You might sensibly ask why ZFS is not good at this, despite being many years old (and people having had this issue with ZFS for a long time). One fundamental reason is that ZFS is philosophically and practically opposed to rewriting existing data on disk; once written, it wants everything to be completely immutable (apart from copying it to replacement disks, and more or less). But any sort of restructuring or re-balancing of a pool of storage (whether ZFS or Btrfs or whatever) necessarily involves shifting data around; data that used to live on this disk must be rewritten so that it now lives on that disk (and all of this has to be kept track of, directly or indirectly). It's rather difficult to have immutable data but mutable storage layouts.

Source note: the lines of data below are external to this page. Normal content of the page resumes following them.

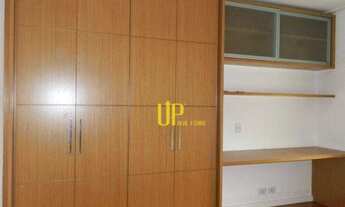 Imagem 7: Apartamento para locação no Edifício Essenza!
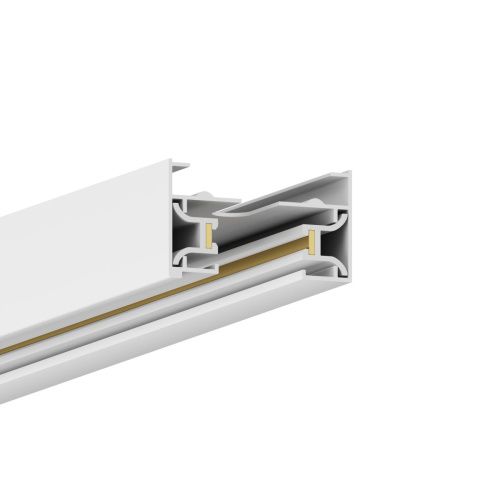 Шинопровод однофазный накладной Hesby Lighting Skylite (Скылите) HSBL_0212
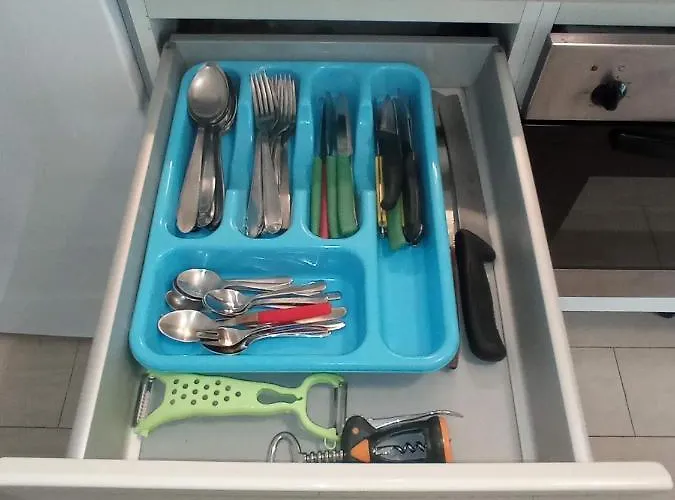 Duna بيت للعطل *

(In the grand tradition of computer science we can sort of solve this problem with a layer of indirection, where the top layer stays immutable but the bottom layer mutates. This is awkward and doesn't entirely satisfy either side, and is in fact how ZFS's relatively new pool shrinking works.)

This is also the simpler approach for ZFS to take. Not having to support reshaping your storage requires less code and less design (for instance, you don't have to figure out how to reliably keep track of how far along a reshaping operation is). Less code also means less bugs, and bugs in reshaping operations can be catastrophic. Since ZFS was not designed to support any real sort of reshaping, adding it would be a lot of work (in both design and code) and raise a lot of questions, which is a good part of why no one has really tackled this for all of the years that ZFS has been around.

(The official party line of ZFS's design is more or less that you should get your storage right the first time around, or to put it another way, that ZFS was designed for locally attached storage where you start out with a fully configured system rather than incrementally expanding to full capacity over time.)

(This is an aspect of how ZFS is not a universal filesystem. Just as ZFS is not good for all workloads, it's not good for all patterns of growth and system evolution.)